Sunday, July 17, 2011

Mixed Feelings

Our client, Mr. X, is a very polite. He refers to my attorney as “Miss Charles” and nods and says, “Yes, ma’am” when she informs him he’ll have to take another day off work and return to the courthouse tomorrow for the conclusion of his trial. But further than that, he is a nice man. He nervously tries to make small talk about the newspaper headlines while the interns and I wait with him outside the courtroom. The news of the day is the woman in SE who killed her four daughters and kept their rotting bodies in her house. Mr. X shakes his head and says, “It’s a crazy world, that’s for sure.”

Mr.

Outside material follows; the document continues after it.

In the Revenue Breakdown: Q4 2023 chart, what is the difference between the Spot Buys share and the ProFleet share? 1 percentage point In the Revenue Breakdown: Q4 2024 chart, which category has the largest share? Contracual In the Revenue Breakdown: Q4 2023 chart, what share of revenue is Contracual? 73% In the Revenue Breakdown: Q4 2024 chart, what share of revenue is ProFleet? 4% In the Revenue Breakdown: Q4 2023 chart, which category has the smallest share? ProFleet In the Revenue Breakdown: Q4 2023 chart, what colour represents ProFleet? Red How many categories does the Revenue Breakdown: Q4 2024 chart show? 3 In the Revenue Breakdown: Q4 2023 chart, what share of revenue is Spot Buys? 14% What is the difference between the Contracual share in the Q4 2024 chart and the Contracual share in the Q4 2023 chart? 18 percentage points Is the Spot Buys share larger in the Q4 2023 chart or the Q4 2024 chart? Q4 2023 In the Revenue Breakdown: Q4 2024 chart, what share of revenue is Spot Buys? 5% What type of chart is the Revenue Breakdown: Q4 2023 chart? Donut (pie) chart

X is charged with attempted rape of his step-daughter. My attorney believes he is innocent, that the girl is lying because she is angry that Mr. X and her mother have recently separated. My attorney cross-examines the step-daughter mercilessly, trying to trip her up and show inconsistencies in her testimony. “And you said when Mr. X came up behind you, you saw his shadow where?” she asks.

“Uh, on the floor,” the girl answers. She is about twelve. She often looks over at her relatives sitting in the audience. She has the hiccups. After every stifled hiccup, she says “excuse me,” quietly into the mic.

I can’t remember now what grade I was in when this happened to me. Sixth or seventh, I think. I remember that some of my friends wore bras – I didn’t, and I wondered if that’s why the man outside the library approached me and my friend. It wasn’t nearly as bad as this – in fact, it was almost nothing, just quick groping through our clothes until we got away from him and ran inside. There was another girl, younger than us, that the same man approached inside the library. He grabbed her and put a lighter to her hair. My mother knew her mother. But that girl didn’t press charges, so only my friend and I went to court. We had to take off school. One classmate said dismissively, “You’re sending a guy to jail because he grabbed your butt?” Another said, “He should have to pay you a lot of money for that!” which sounded wrong at the time, but I couldn’t say exactly why.

Before the trial, my mother talked to my friend’s mother, who was a highly respected attorney, on the phone. They decided that we would not wear our school uniforms to the trial. My mother doesn’t remember hearing this at the time, but someone told me that my friend’s mom had said that “ninety percent of these cases are decided based on appearance.” We wore blue jeans and button-down oxford shirts. I remember my friend said it was OK to roll up the sleeves. At the courthouse, my father talked to the defense attorney before we testified. He said the defense attorney told him that the main defense was that “it wasn’t as bad as it could have been.” On cross examination, all the defense attorney asked me was if the defendant had removed our clothes (no) or touched our genitals (no). The defendant was convicted, and we took the rest of the day off school.

My attorney thinks the step-daughter has been coached about what to say at trial. There is a big focus on what she did after she got home from the house where Mr. X allegedly assaulted her. What did she say to her mother? How did she feel? Was she angry, my attorney asks, noting that her aunt had testified that she “stormed upstairs.” The prosecutor objects: “Relevance, your honor! This has already been addressed in previous testimony!” The girl looks confused. The judge directs her to answer the question.

“How did you feel, when you got home that day?” my attorney repeats.

The girl pauses. “I guess you could say I had mixed feelings,” she says.

On redirect, the prosecutor asks the girl how she felt when she was giving her statement to the police. Again, the girl seems confused. “I just felt like I didn’t want to be there,” she says. The prosecutor asks her what she means. “I felt like I wanted to go to sleep,” she offers. The prosecutor asks her why she wanted to go to sleep. “Because you know, when something bad happens, sometimes I just want to go to sleep,” the girl says. She doesn’t seem able to explain why. Her insight, which she cannot fully articulate, hits me hard, and I think that if she’s been coached, whoever orchestrated that testimony was a pro. I wonder if the girl will ever forget this.

In the end, the judge believes the girl, and finds our client guilty. I am afraid to look at Mr. X’s face while the verdict is read, because I can tell from the way his shoulders are tensed that he is either crying or holding back tears. He is a nice man, and I don’t want him to know I see him like this.